Our mission at the Data Science Institute (DSI) is to enable excellence in data science research and applications across the Laboratory's core missions.
Data science has become an essential discipline paving the path of LLNL's key program areas, and the Laboratory is home to some of the largest, most unique, and most interesting data and supercomputers in the world. The DSI acts as the central hub for all data science activity—in areas of artificial intelligence, big-data analytics, computer vision, machine learning, predictive modeling, statistical inference, uncertainty quantification, and more—at LLNL working to help lead, build, and strengthen the data science workforce, research, and outreach to advance the state-of-the-art of our nation's data science capabilities. Read more about the DSI.
Data Scientist Spotlight
Marisol Gamboa thrives at the intersection of solving challenges in unique ways and mentoring the next generation. Over her 18-year career at LLNL, she has honed expertise in software engineering, web applications, and big data analytics by developing solutions for numerous defense and counterproliferation programs—such as tools that help Department of Defense personnel distill, combine, relate, manipulate, and access massive amounts of data in a timely manner. “The many lessons I’ve learned over the years have positioned me to tackle any challenge knowing that I am able to learn quickly and adjust to any situation in real-time,” she says. Gamboa is the Deputy Division Leader for LLNL’s Global Security Computing Applications Division as well as Computing’s Workforce Team Lead. She formerly co-directed the Data Science Summer Institute and created the annual Data Science Challenge with UC Merced. Active in outreach to young women and underrepresented minorities in STEM—including LLNL’s Women in Data Science regional events—Gamboa holds a B.S. in Computer Science from the University of New Mexico.
New Research in AI
An LLNL team proposes a framework that leverages DL for symbolic regression via a simple idea—use a large model (neural network) to search the space of small models (mathematical expressions). The research was accepted as an Oral Presentation (with an acceptance rate of 1.5%) at the upcoming International Conference on Learning Representations (ICLR), ranking fifth out of approximately 3,000 scored papers.

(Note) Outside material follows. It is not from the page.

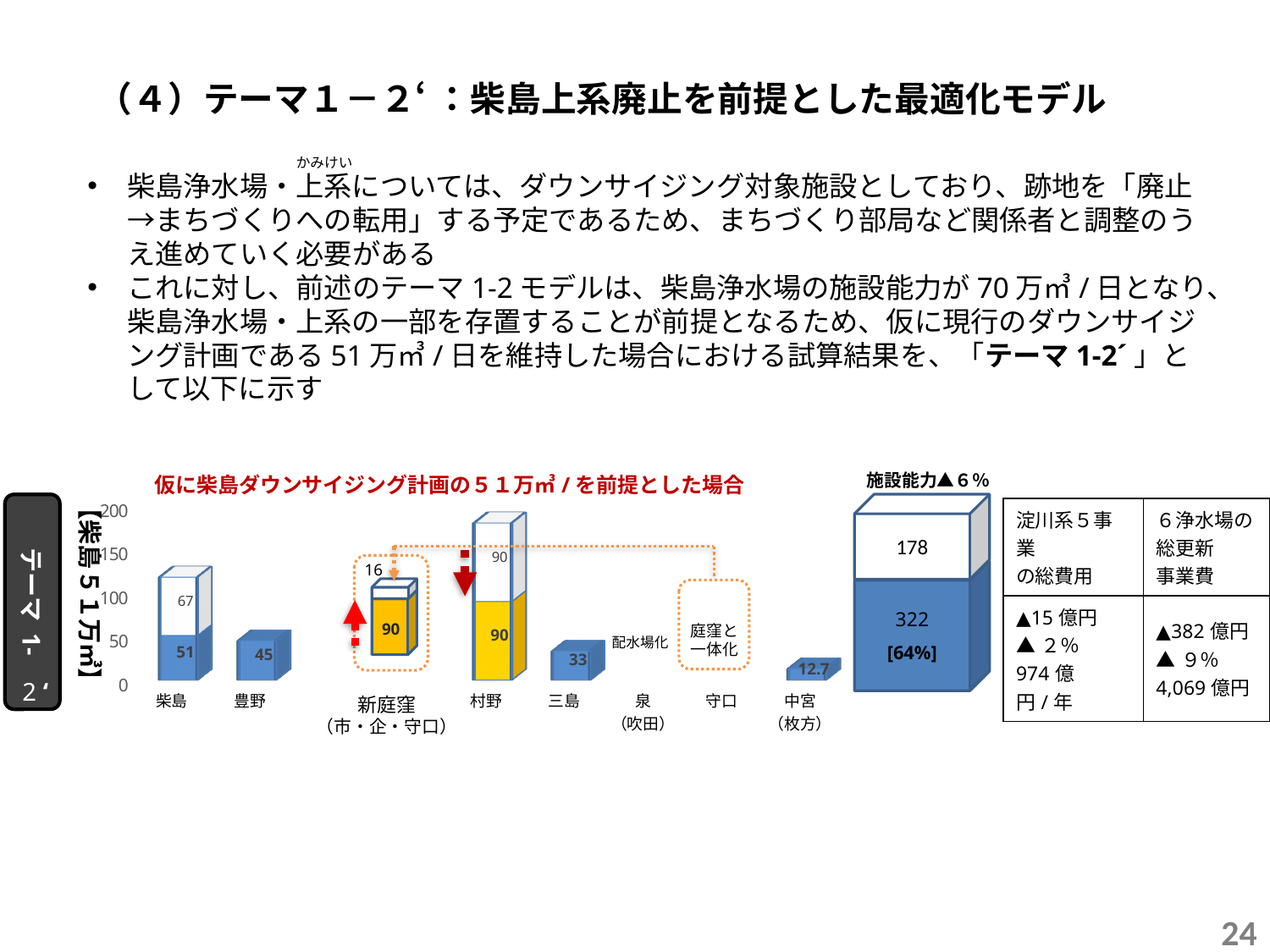
In the left bar chart, what is the value of the white (upper) segment for 新庭窪? 16 In the left bar chart, what is the difference between the value for 豊野 and the value for 三島? 12 In the left bar chart, what is the total of the stacked bar for 柴島? 118 In the left bar chart, what is the total of the stacked bar for 村野? 180 In the left bar chart, what is the value for 豊野? 45 What kind of chart is shown on the left of the slide? bar chart In the left bar chart, what is the value for 中宮? 12.7 In the left bar chart, which is larger, the value for 豊野 or the value for 三島? 豊野 In the left bar chart, what is the value of the white (upper) segment for 柴島? 67 In the right-hand stacked bar (施設能力▲6%), what percentage is shown for the 322 segment? 64% In the left bar chart, what is the value of the blue (lower) segment for 柴島? 51 In the left bar chart, is the total bar height for 村野 greater or less than 150? greater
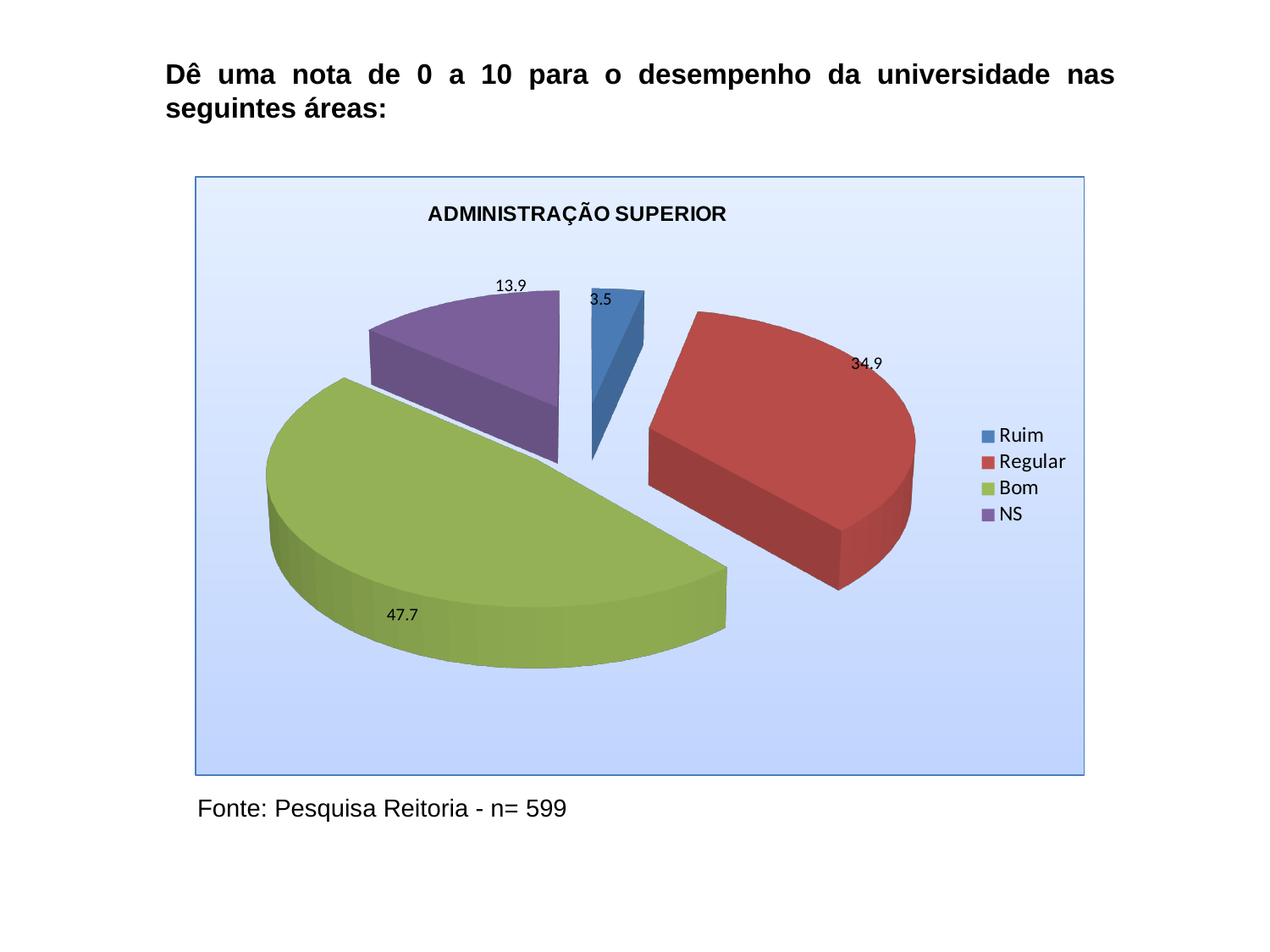
What type of chart is shown on the slide? Pie chart What is the value for Ruim? 3.5 What is the value for Regular? 34.9 What is the difference between the values for Bom and Regular? 12.8 Which category has the largest slice? Bom How many categories does the legend list? 4 What colour is the slice for Regular? Red What is the title of the chart? ADMINISTRAÇÃO SUPERIOR Which category has the smallest slice? Ruim Which is larger, the value for NS or the value for Ruim? NS What is the value for Bom? 47.7 What is the value for NS? 13.9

- Deep symbolic regression: recovering mathematical expressions from data via risk-seeking policy gradients (preprint) – Brenden Petersen, Mikel Landajuela Larma, Nathan Mundhenk, Claudio Santiago, Soo Kim, and Joanne Kim
Lead author Petersen explains, “From the algorithmic perspective, our approach is not specific to the problem of symbolic regression. More broadly, our framework applies to discrete optimization problems where the user may want to incorporate some knowledge into the search. We are just now beginning to apply it to other tasks, such as finding interpretable reinforcement learning policies or optimizing amino acid sequences.”
Petersen credits the team’s expertise in optimization, mathematics, physics, deep learning, and reinforcement learning with making the approach successful. The research will also be featured at an upcoming DSI virtual seminar.